Bon, ça, il ne s'y attendait pas vraiment. Pas du tout, en fait. Mais au lieu de rester perplexe la bouche ouverte, comme il réagissait généralement à ce genre de chose, il se surprit à réellement réfléchir à sa réponse. C'était inhabituel pour lui, qui préférait inventer les sentiments d'autrui sur le papier plutôt que de se confronter aux siens plus que nécessaire. L'introspection n'était pas vraiment le point fort d'Arthur Kent; et dans son malheur, il en venait même à se demander s'il en avait, des points forts. Mais pour une fois, il était dans une situation assez particulière pour lui donner l'envie d'être honnête non seulement avec les autres mais aussi -et surtout- avec lui-même.
-Je pense...que c'est parce que j'y suis habitué. Je sais qu'à la base, j'avais une bonne raison de l'être. Et je m'y suis accroché. Ça me permet d'être encore lié au passé, à ce que je pouvais y voir d'important. C'est plus facile que de penser à autre chose, en tout cas. Plus facile que d'oublier.
-Oublier quoi ?
-Une...bonne amie. Qui ne s'est avéré être rien d'autre. Et qui m'aura, elle, sûrement très vite oublié.
-C'est stupide.
-Pardon ? Là, Arthur Kent en resta effectivement la bouche ouverte.

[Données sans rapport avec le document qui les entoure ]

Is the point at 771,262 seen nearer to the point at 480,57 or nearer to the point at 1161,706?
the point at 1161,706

-Si c'est votre amie, elle ne va pas vous oublier parce que vous partez loin. J'ai des amis, au complexe, et même si je les reverrai jamais, j'vais pas les oublier. Ce qui est triste, c'est de plus les voir, mais ils existent toujours.

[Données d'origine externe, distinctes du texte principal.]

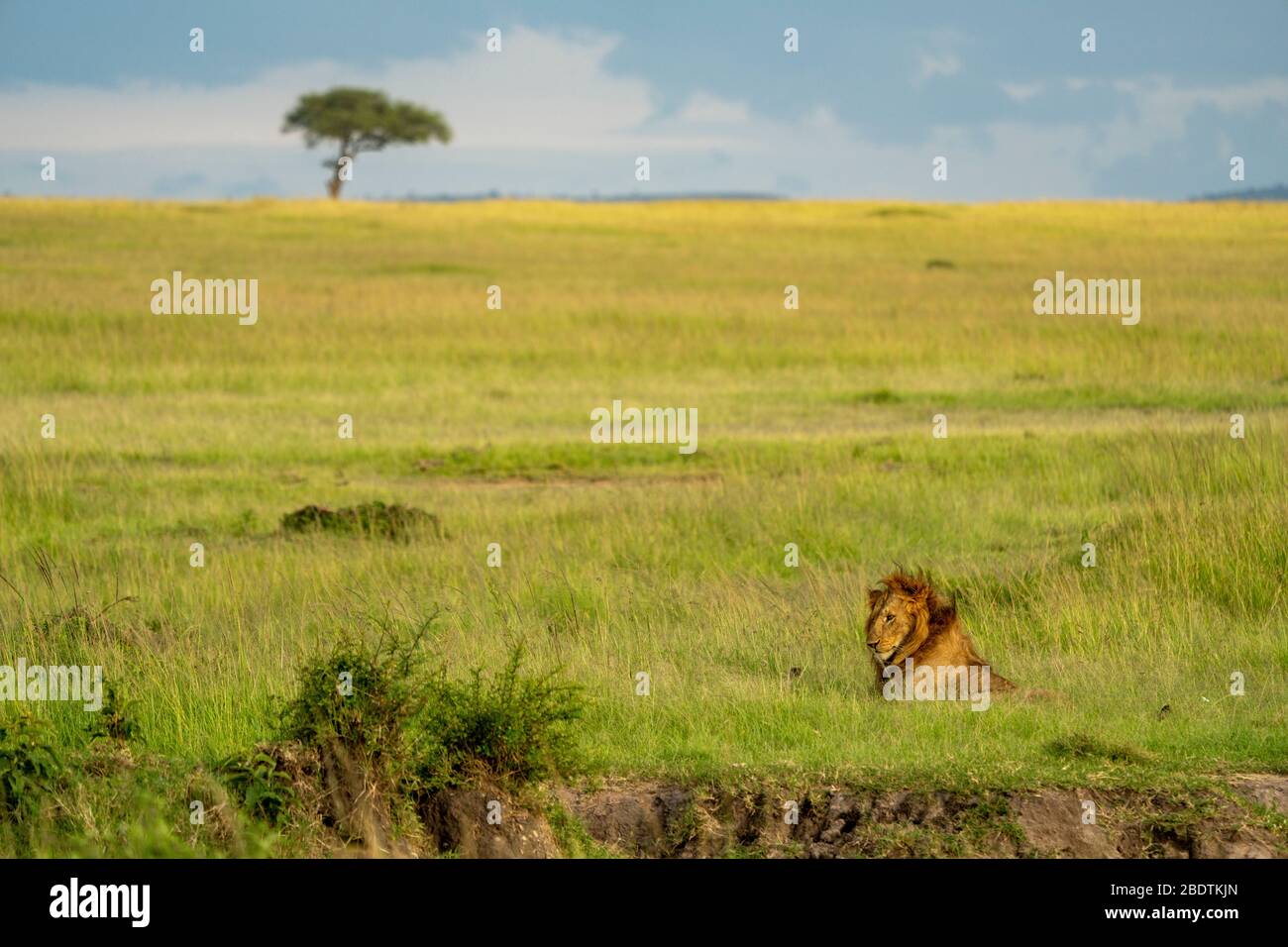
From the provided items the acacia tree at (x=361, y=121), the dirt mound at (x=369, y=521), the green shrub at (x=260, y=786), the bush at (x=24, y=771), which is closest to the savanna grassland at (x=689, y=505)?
the dirt mound at (x=369, y=521)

-Tu es une petite fille très...logique. Arthur ne savait pas trop quoi dire.
-On me l'a déjà dit. Surtout la maîtresse, à l'école. On disait aussi que j'étais bizarre.
-C'est très bien, d'être bizarre !
-Alors ça tombe bien, vous aussi vous l'êtes. Bizarre.
Arthur se surprit à sourire : il se rappelait quelqu'un d'autre, celle qui lui avait souvent dit la même chose en riant, et qu'il fuyait maintenant en allant se terrer à Haven. Et les paroles de Martha Kent, qu'il avait jugées dures quand elle les lui avait assénées tantôt, prenaient soudain tout leur sens. Elle avait eu raison, il s'était comporté comme le dernier des imbéciles. Au final, il était en train de se dire que la personne dont il avait le plus besoin de fuir, c'était bien lui-même...
-Ne soyez pas triste, soyez bizarre !
Lucie lui sourit, d'un sourire sincère d'enfant, lumineux, simple, et Arthur Kent sentit enfin son humeur s'améliorer un peu. Puis, saisi d'une inspiration subite, il se mit à fouiller dans sa sacoche jusqu'à ce qu'il en ressorte un des petits carnets vierges qu'il emportait toujours avec lui. Il y joignit un stylo-plume, et tendit les objets à la fillette :
-Tiens, c'est pour toi. Peut-être que tu as une histoire qui vaut la peine d'être racontée, maintenant.
-Merci !
Ses nouveaux trésors en mains elle sauta à terre, se dressa sur la pointe des pieds pour embrasser l'écrivain sur la joue, et se rassit en posant aussitôt le carnet ouvert sur ses genoux. Et avec application, elle se mit à écrire. Arthur Kent la regarda faire quelques instants puis, comme saisi d'une énergie nouvelle, il reprit son propre ouvrage là où il en était resté.